PROBLEM TO WORK ON: Below are entries; copy exactly the lines from the one with "917-297-5929" through the one with "Content Creation", both included, and leave out the rest.

(DATA SHOWN begins)

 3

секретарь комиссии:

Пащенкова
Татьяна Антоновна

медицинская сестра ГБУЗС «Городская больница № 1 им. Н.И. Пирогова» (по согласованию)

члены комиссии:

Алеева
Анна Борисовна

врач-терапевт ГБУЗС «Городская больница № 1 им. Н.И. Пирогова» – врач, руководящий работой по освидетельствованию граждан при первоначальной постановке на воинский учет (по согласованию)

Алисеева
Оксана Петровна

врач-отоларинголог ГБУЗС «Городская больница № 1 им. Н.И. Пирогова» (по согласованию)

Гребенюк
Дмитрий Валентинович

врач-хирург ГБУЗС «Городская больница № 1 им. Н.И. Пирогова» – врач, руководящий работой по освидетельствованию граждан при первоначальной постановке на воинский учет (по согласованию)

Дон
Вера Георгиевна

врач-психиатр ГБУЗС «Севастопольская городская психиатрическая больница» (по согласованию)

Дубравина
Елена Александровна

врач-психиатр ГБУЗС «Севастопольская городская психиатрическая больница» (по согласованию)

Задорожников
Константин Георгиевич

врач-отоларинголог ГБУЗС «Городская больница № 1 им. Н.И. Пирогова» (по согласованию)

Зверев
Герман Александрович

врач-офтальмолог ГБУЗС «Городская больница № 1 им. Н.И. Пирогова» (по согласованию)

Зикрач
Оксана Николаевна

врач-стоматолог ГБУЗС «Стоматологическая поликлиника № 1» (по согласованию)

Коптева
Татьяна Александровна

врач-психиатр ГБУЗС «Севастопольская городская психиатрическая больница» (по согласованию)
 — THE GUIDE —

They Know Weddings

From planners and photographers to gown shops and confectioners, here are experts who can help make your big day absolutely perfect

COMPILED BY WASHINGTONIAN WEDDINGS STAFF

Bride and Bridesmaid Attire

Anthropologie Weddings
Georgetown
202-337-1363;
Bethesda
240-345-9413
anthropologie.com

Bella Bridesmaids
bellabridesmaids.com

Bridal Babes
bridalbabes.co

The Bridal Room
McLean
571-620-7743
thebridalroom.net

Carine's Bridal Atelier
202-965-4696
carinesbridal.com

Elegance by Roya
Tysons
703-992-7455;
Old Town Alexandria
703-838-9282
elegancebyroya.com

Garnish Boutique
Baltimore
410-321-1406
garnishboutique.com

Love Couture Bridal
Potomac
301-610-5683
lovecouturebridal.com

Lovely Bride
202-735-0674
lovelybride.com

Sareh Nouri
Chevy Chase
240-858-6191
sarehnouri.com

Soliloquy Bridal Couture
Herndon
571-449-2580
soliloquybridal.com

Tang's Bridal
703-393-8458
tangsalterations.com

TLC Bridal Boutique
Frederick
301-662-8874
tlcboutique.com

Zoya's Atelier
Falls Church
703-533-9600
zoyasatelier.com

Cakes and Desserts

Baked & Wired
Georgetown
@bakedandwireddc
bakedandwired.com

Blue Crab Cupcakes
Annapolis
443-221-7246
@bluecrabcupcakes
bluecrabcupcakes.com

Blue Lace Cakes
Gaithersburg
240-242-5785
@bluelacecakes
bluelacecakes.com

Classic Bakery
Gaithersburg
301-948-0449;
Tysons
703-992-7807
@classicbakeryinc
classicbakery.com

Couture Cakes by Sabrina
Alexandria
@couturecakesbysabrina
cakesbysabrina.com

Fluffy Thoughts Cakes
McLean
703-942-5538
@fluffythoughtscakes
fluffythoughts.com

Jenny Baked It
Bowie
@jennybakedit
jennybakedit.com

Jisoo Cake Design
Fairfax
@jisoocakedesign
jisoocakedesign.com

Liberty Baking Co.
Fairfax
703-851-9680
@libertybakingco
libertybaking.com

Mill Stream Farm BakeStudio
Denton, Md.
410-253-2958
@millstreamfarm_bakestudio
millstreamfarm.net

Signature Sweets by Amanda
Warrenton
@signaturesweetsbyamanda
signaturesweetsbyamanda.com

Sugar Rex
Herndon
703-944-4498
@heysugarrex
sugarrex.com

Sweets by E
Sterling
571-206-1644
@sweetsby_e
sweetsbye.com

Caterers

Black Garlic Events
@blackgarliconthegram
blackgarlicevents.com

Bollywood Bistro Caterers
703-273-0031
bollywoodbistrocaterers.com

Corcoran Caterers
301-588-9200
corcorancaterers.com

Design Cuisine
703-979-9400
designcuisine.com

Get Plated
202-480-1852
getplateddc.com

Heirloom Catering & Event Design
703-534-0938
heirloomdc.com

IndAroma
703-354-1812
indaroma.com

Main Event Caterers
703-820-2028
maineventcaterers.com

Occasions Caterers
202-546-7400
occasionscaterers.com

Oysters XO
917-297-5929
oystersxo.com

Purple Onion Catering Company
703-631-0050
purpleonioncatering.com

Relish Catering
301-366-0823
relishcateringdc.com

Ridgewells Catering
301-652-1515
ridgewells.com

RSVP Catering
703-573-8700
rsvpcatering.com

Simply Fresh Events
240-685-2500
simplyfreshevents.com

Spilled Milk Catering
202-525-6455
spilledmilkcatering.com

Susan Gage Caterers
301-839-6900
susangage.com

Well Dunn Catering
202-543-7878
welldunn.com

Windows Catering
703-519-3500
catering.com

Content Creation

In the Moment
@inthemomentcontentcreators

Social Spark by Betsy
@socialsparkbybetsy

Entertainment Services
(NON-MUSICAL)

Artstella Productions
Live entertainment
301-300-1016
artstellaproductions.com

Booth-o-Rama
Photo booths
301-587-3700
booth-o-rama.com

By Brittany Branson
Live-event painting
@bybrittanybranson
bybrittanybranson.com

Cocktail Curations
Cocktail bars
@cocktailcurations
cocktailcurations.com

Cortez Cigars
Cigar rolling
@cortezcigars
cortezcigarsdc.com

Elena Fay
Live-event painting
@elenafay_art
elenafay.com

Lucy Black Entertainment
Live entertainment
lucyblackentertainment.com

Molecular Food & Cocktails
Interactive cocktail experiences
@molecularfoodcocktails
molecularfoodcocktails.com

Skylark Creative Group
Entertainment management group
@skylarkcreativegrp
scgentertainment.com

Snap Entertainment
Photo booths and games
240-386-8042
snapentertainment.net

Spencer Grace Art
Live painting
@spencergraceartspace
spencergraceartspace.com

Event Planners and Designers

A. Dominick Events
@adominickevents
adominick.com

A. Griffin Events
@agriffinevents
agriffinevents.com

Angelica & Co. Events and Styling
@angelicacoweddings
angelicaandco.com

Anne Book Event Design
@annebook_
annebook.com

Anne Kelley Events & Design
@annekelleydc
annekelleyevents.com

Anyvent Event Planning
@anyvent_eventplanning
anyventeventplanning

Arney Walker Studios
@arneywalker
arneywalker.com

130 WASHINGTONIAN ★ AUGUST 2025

(DATA SHOWN ends)
(DATA SHOWN begins)

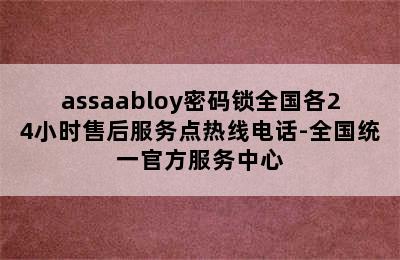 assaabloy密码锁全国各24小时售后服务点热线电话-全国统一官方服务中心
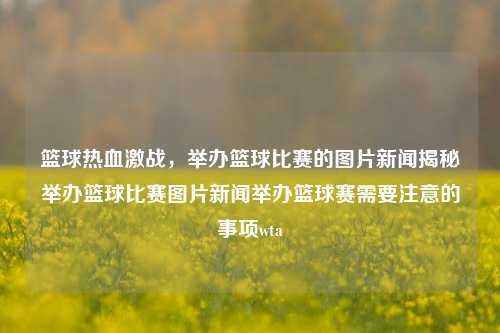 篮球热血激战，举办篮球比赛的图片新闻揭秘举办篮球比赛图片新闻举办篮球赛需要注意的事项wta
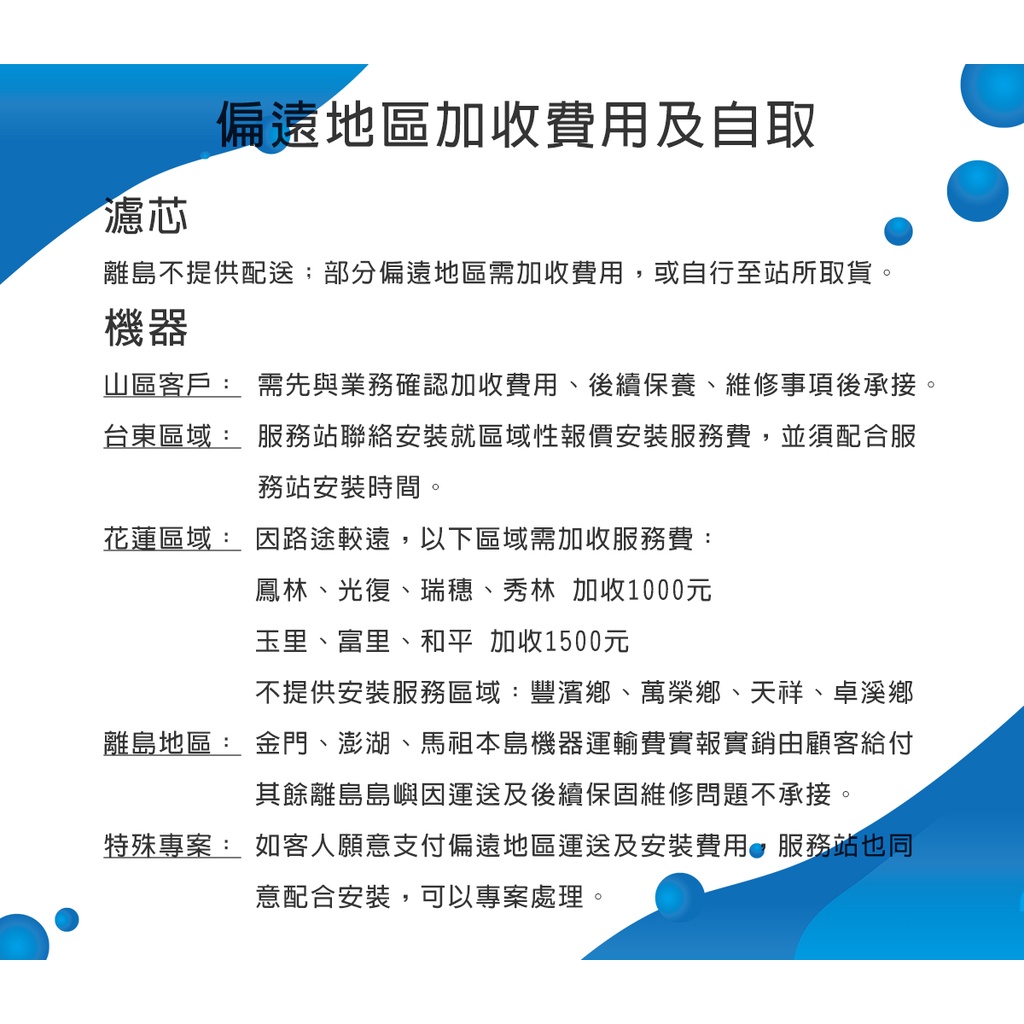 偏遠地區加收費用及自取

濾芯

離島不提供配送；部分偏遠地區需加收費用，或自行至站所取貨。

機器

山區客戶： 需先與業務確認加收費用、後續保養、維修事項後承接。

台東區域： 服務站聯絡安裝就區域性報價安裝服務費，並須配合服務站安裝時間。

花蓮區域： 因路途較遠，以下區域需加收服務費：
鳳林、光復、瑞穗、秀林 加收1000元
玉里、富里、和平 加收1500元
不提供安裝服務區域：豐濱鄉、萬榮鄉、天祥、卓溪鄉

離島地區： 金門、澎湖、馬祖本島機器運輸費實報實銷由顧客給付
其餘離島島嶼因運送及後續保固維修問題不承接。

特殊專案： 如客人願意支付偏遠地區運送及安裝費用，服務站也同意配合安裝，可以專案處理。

(DATA SHOWN ends)
(DATA SHOWN begins)

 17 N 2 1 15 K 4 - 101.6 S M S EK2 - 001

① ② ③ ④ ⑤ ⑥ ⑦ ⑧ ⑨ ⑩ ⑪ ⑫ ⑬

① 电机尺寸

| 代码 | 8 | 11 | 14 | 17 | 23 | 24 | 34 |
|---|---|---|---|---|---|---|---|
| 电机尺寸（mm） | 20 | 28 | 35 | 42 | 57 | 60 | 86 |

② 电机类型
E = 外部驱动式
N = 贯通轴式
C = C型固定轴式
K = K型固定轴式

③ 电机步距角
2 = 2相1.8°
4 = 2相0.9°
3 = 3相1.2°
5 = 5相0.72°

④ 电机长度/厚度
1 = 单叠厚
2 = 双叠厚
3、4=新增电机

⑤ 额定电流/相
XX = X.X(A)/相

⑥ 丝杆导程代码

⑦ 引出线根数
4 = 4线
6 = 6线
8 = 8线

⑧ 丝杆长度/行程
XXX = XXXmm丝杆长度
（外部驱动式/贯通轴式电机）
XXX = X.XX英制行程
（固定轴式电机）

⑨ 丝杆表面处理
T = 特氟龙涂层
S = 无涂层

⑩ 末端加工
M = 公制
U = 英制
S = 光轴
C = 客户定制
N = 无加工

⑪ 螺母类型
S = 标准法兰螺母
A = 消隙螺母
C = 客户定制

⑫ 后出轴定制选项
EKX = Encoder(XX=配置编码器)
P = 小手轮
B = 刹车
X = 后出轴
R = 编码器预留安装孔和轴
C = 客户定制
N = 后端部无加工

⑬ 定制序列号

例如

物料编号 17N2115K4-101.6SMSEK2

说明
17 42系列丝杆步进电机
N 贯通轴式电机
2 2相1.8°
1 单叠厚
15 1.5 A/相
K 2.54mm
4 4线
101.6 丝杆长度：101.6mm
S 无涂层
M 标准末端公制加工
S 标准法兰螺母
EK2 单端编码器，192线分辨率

(DATA SHOWN ends)

RESPONSE FOR THIS EXERCISE:
917-297-5929
oystersxo.com

Purple Onion Catering Company
703-631-0050
purpleonioncatering.com

Relish Catering
301-366-0823
relishcateringdc.com

Ridgewells Catering
301-652-1515
ridgewells.com

RSVP Catering
703-573-8700
rsvpcatering.com

Simply Fresh Events
240-685-2500
simplyfreshevents.com

Spilled Milk Catering
202-525-6455
spilledmilkcatering.com

Susan Gage Caterers
301-839-6900
susangage.com

Well Dunn Catering
202-543-7878
welldunn.com

Windows Catering
703-519-3500
catering.com

Content Creation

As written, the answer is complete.